Auch positive Neuigkeiten, wie etwa von Novartis (+0,1%) beeinflussten die Kurse nicht stärker. Der Pharmakonzern teilte anlässlich des Fachkongresses der Europäischen Gesellschaft für Medizinische Onkologie (ESMO) mit, die Brustkrebstherapie Kisqali plus eine endokrine Therapie verbessere die Überlebenserwartung von Patientinnen mit bestimmten Metastasen signifikant.

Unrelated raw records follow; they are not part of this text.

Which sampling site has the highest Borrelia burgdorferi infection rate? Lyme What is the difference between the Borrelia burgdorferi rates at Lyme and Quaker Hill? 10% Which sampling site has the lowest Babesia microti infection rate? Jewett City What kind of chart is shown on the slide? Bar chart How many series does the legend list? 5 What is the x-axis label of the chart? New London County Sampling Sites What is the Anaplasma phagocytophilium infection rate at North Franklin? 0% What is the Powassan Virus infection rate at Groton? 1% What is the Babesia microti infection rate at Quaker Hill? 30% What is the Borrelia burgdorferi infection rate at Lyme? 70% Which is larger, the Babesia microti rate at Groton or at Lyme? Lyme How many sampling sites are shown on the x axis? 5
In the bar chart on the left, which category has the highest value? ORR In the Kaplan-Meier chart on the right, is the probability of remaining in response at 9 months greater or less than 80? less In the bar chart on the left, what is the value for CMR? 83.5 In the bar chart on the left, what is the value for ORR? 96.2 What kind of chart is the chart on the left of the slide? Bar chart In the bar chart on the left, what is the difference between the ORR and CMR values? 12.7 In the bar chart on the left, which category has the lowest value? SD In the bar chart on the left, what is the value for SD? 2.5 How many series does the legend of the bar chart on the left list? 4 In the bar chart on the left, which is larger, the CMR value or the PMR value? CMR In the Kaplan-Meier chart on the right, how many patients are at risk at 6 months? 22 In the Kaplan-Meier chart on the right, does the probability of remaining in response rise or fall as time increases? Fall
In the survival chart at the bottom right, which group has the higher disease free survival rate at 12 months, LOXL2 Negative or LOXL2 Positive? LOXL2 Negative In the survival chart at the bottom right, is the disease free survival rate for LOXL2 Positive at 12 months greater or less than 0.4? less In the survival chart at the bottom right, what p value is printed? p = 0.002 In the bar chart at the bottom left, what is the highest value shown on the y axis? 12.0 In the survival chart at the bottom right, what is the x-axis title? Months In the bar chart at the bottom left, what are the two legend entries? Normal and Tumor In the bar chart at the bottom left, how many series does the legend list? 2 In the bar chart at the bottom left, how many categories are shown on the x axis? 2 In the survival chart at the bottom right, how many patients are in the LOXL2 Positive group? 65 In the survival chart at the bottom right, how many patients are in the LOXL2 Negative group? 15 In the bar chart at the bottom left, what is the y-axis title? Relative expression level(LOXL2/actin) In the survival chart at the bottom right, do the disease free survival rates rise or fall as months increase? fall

Bei Swatch (-1,2%) sorgte eine Ratingänderung für einen Kursrückgang. Barclays hat die Empfehlung für die Aktien des Uhrenkonzerns auf "Equal weight" von "Overweight" gesenkt. Dagegen hob die Bank das Kursziel für Richemont (+0,6% auf 104,50 Fr.) auf 152 von 142 Franken und bestätigte das Rating "Overweight".
Bei den am Vortag gesuchten Finanzwerten CS, UBS , Swiss Life, Swiss Re und Zurich (alle +0,1%) gebe es bisher kaum Anschlusskäufe. Die zinssensitiven Finanzwerte waren am Vortag nach der Zinserhöhung stärker gefragt.